A year or so ago, when I went to the Norton Simon museum for a completely non-Buddhist reason and found a basement full of Buddhist art, I had three main questions:
- Should I be bowing or not bowing? Is it disrespectful to bow to a Buddha image that is not in a place of honor?
- Does it get any cooler than seeing that Buddha from Wikipedia?
- What should I make of the Buddha Torso?
I had to research this image for the blog so I could remember exactly what the placard beneath the torso read – I had recalled it to read “Maitreya Buddha,” but as it turns out it actually called a Shakyamuni torso.
But that is the heart of the question, really: what is the difference?
Amongst all the other noble images I saw this one – without a head, without a face, without arms or legs. Academically, I’m sure that it was identified as a Buddha statue by the location from which it was recovered, but I looked at the statue as it was before me and wondered what part of this was worshipped.
There was a time when it was complete, I am sure.

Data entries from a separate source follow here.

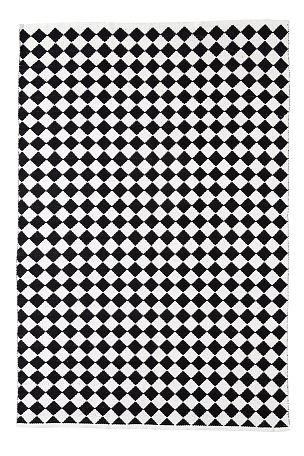 Et vakkert og lettplassert vevd teppe i bomull. Garnfarget rombemønster med melert effekt. Vask 40°.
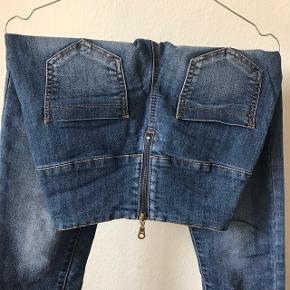 Højtaljet jeans med lynlås, str s/m  Sendes (38kr) eller hentes i Glostrup📦 Se flere ting på min profil - følg gerne 🌼🐝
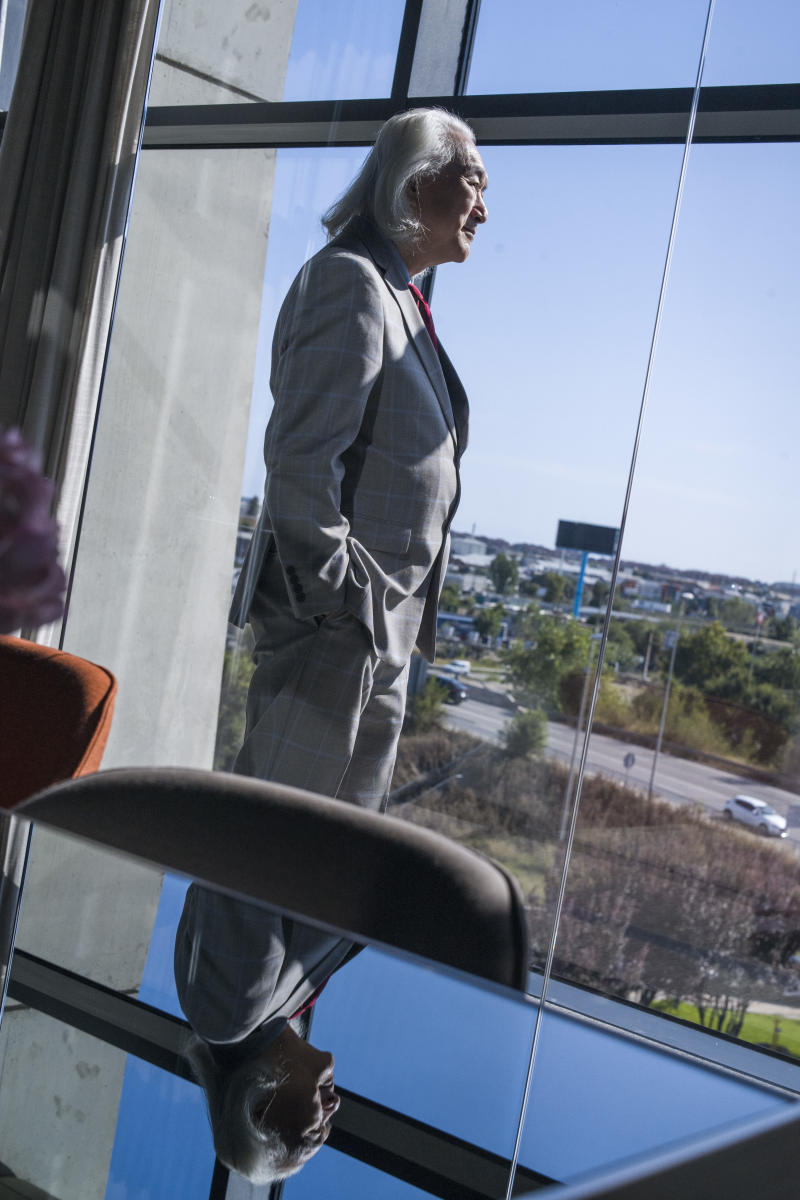 Dr. Michio Kaku at the 2019 Ufology World Congress in Barcelona, Spain. (Photo: José Colon for Yahoo News)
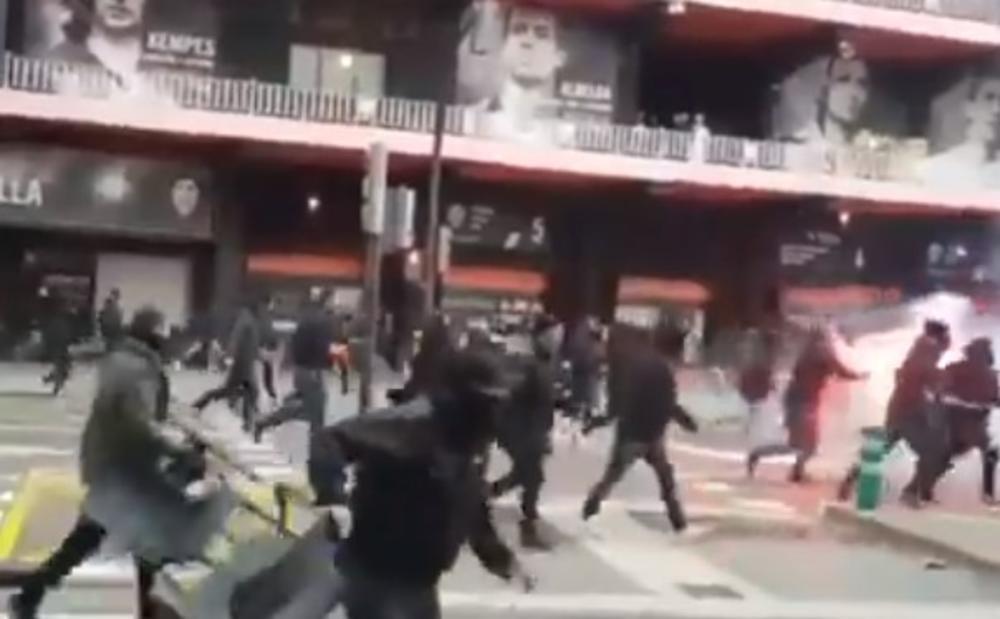OPŠTI HAOS ISPRED MESTALJE: Pogledajte brutalnu tuču navijača Valensije i Barselone! Ovo Španija nije videla skoro VIDEO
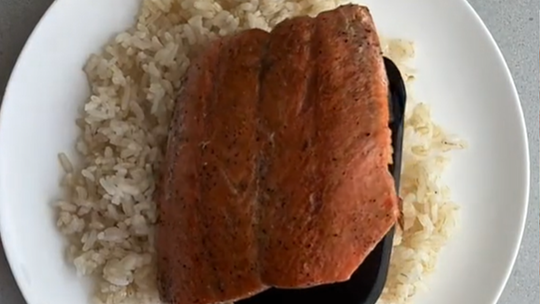 Salmon rice bowls have taken over TikTok: Try the recipe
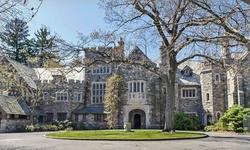 Stay at The Skylands Manor in Ringwood, NJ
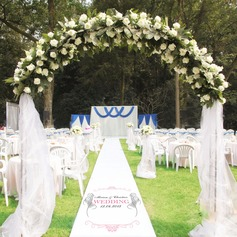 Personalized Feather Print Cloth Aisle Runners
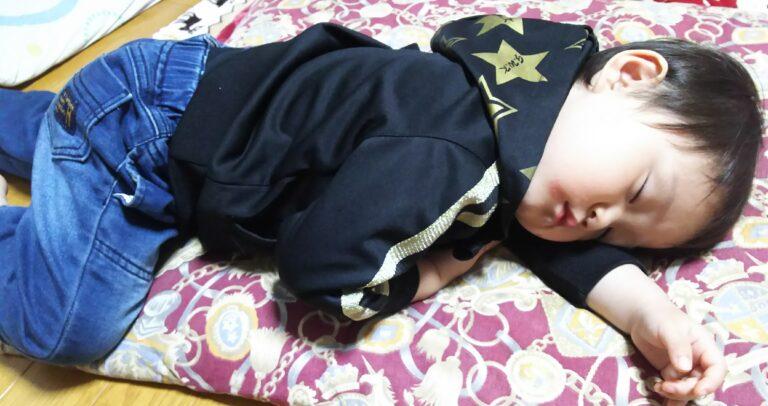 寝ている2歳の子供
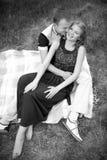 En adolescentes del amor en bosque Fotografía de archivo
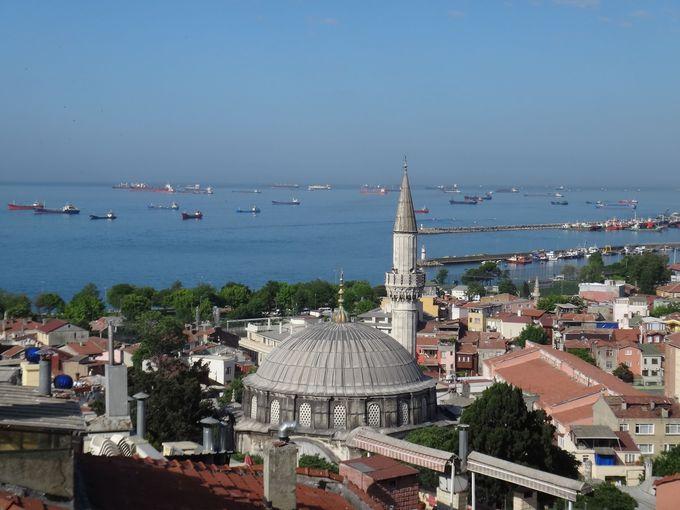 屋上から眺めるモスクと海の景色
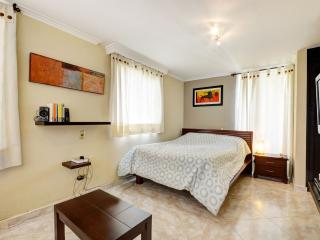 Castellano 601 Comfort Close to Lleras - Medellin vacation rentals
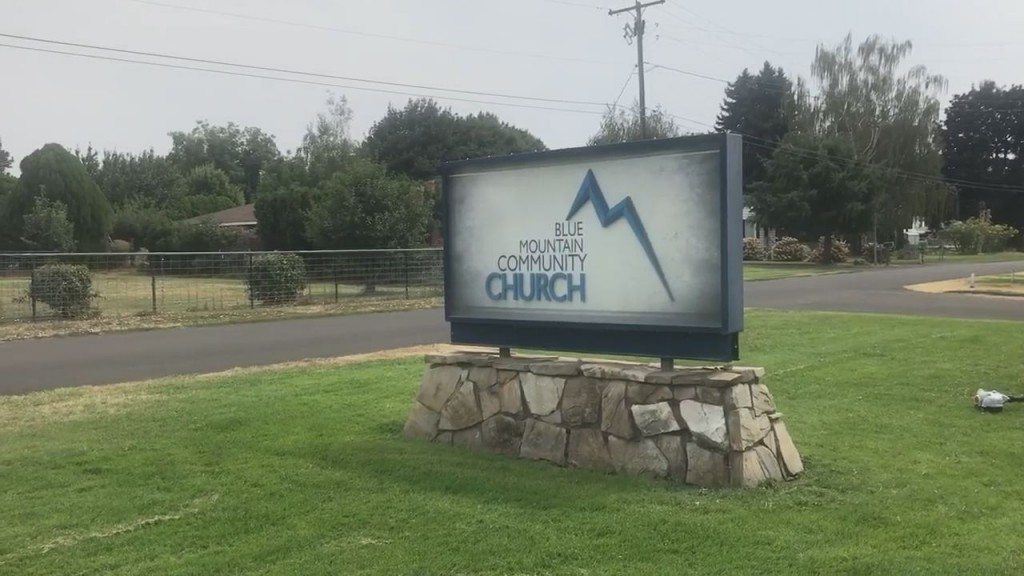 blue mountain community church sign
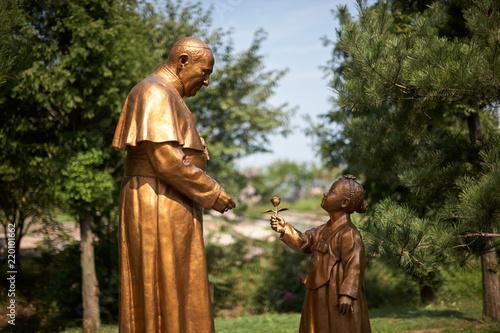 Fotografie, Obraz  프란치스코 교황과 소녀 동상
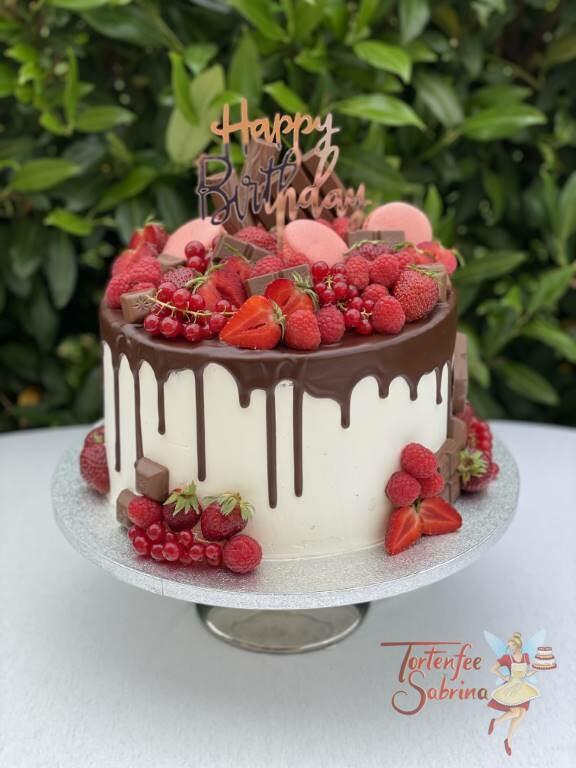 Geburtstagstorte Erwachsene - Viele Beeren auf der Schokolade des Drip-Cake, fehlen darfa auch der Cake-Topper nicht.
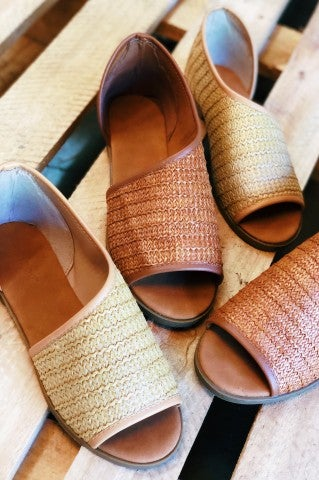 One Step Woven Wrap Flat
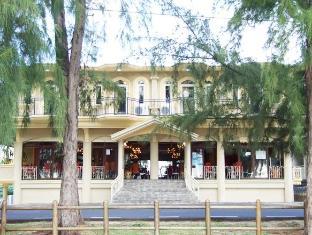 White Shell Lounge & Restaurant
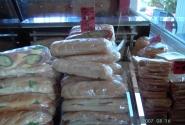 Такие сэндвичи - очень вкусные - можно купить везде - от 8 до 20 кун - в зависимости от размера и начинки.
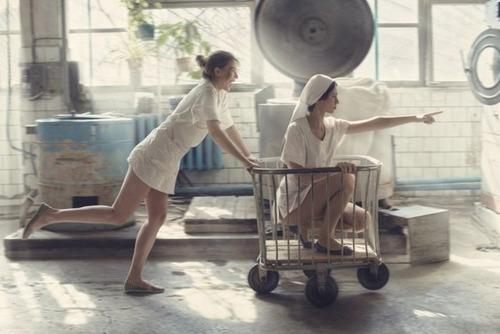 クリーニング店の女性店員の画像(3枚目)
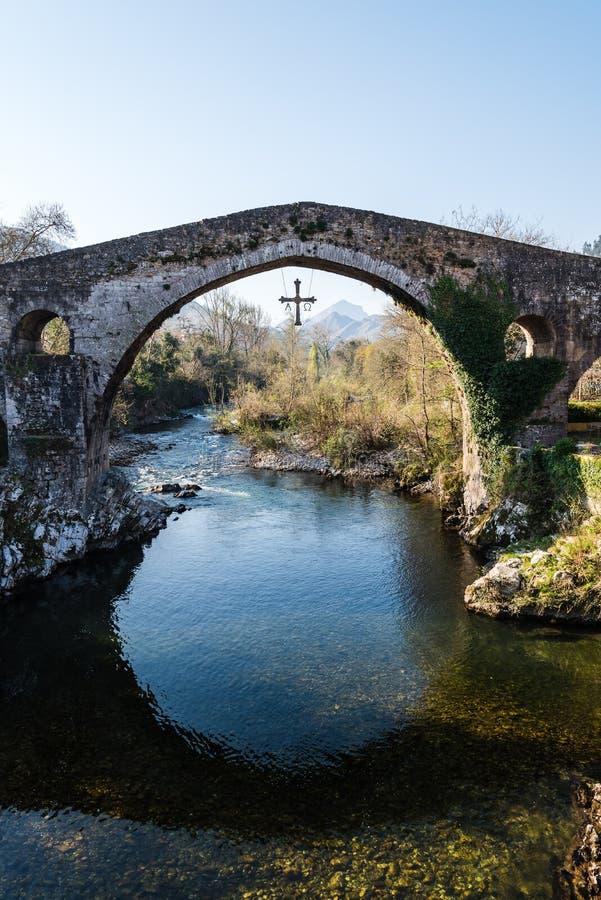 Alte römische Steinbrücke in Cangas de Onis lizenzfreie stockfotografie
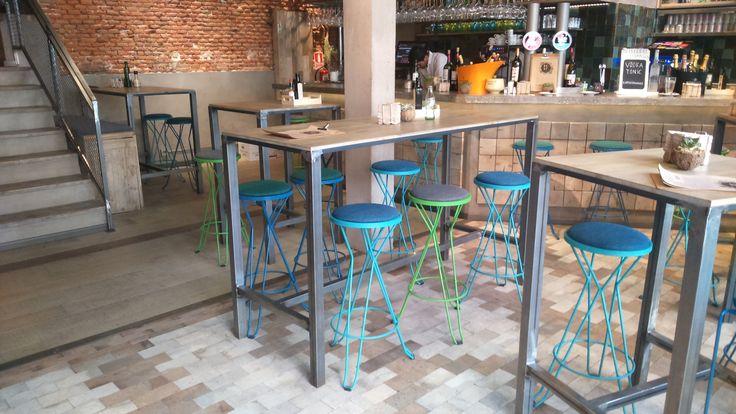 Taburetes metálicos y mesas de hierro y madera www.fustaiferro.com #restaurante #bar #hosteleria #cafeteria #diseño #interiorismo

Standing in that way that standing Buddhas stand, lightly but with dignity. There would have been homage, offerings, it would have been cared for.
And it is this content – the worship, the spiritual reverence which found its way into the stone, that places this nondescript torso in a museum. It contains what all of the other statues have, but what can be missed when obscured by iconography: this was bowed to and valued as a precious jewel, the Buddha, the awakened one.
Though I was puzzled for a good long while when I stood before it, looking at a religious icon deconstructed, impermanent and empty like so many things, in the end, before I left and rejoined my friends on the floors above, I bowed.